Of course, some things get lost in translation in any comparison with the US. There, the middle class has always had a hazier and more inclusive feel, lacking the social affectations and exclusivity that the term is freighted with in the UK. (Consequently British political leaders continually strain to find the right language, whether it be “hard-working families”, “the squeezed middle”, “strivers” and – remember this one? – “alarm clock Britain“.) Nor have low- and middle-income households – let’s sidestep the “class” word – experienced the severity of wage squeeze, or the recent collapse in house prices, that has afflicted their US counterparts. And, mercifully, the NHS removes one of the most brutal sources of American insecurity as well as alleviating the downward pressure on wages that employer-based healthcare generates.

For all these differences there will nonetheless be intense pressure here, as in the US, for a pragmatic and plausible plan for higher living standards. The risk is that limited resources – and imaginations – result in some of the favoured myths of contemporary politics being recycled as answers.

Let’s hope not. A “modern industrial policy” may well be vital for a more balanced and export-oriented economy, but it will never result in significant rises in manufacturing employment or lead us to steady wage growth in our service-dominated economy. First-time buyer schemes will bring cheer to the lucky few who benefit, but aren’t any sort of replacement for the massive housebuilding programme so desperately needed.

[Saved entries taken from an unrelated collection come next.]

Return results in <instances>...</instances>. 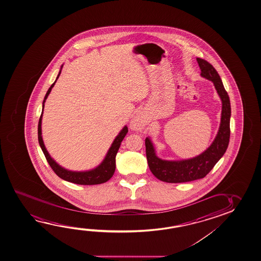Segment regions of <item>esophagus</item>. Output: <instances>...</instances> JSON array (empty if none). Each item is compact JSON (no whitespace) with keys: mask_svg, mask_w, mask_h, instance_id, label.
Here are the masks:
<instances>
[{"mask_svg":"<svg viewBox=\"0 0 261 261\" xmlns=\"http://www.w3.org/2000/svg\"><path fill=\"white\" fill-rule=\"evenodd\" d=\"M141 121H142V119H141V117H136V118L134 119V121H133V122H134L135 124H138V123H140Z\"/></svg>","mask_w":261,"mask_h":261,"instance_id":"34e87169","label":"esophagus"}]
</instances>
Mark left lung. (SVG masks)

And, yes, there’s a role for efficiency drives in government, but please let’s not pretend they will reduce the need for tax rises or spending cuts.

It’s hardly a surprise that the rhetoric of a presidential campaign – even in world-weary 2012 – soars above hum-drum policy. And make no mistake, if Obama succeeds in defying the plight of other post-crisis incumbents by winning in November, it will be a historic feat. But the cold reality is that the middle-class families he talks about so passionately have been going backwards. Should he secure a second term, it will take Rooseveltian policy ambition to re-wire US capitalism so that the middle class rises along with GDP.

As with the Clinton-Blair era, elements of whatever agenda emerges will find an echo here. For better or worse the fate of the US middle class is likely to reveal something about what is in store for Britain.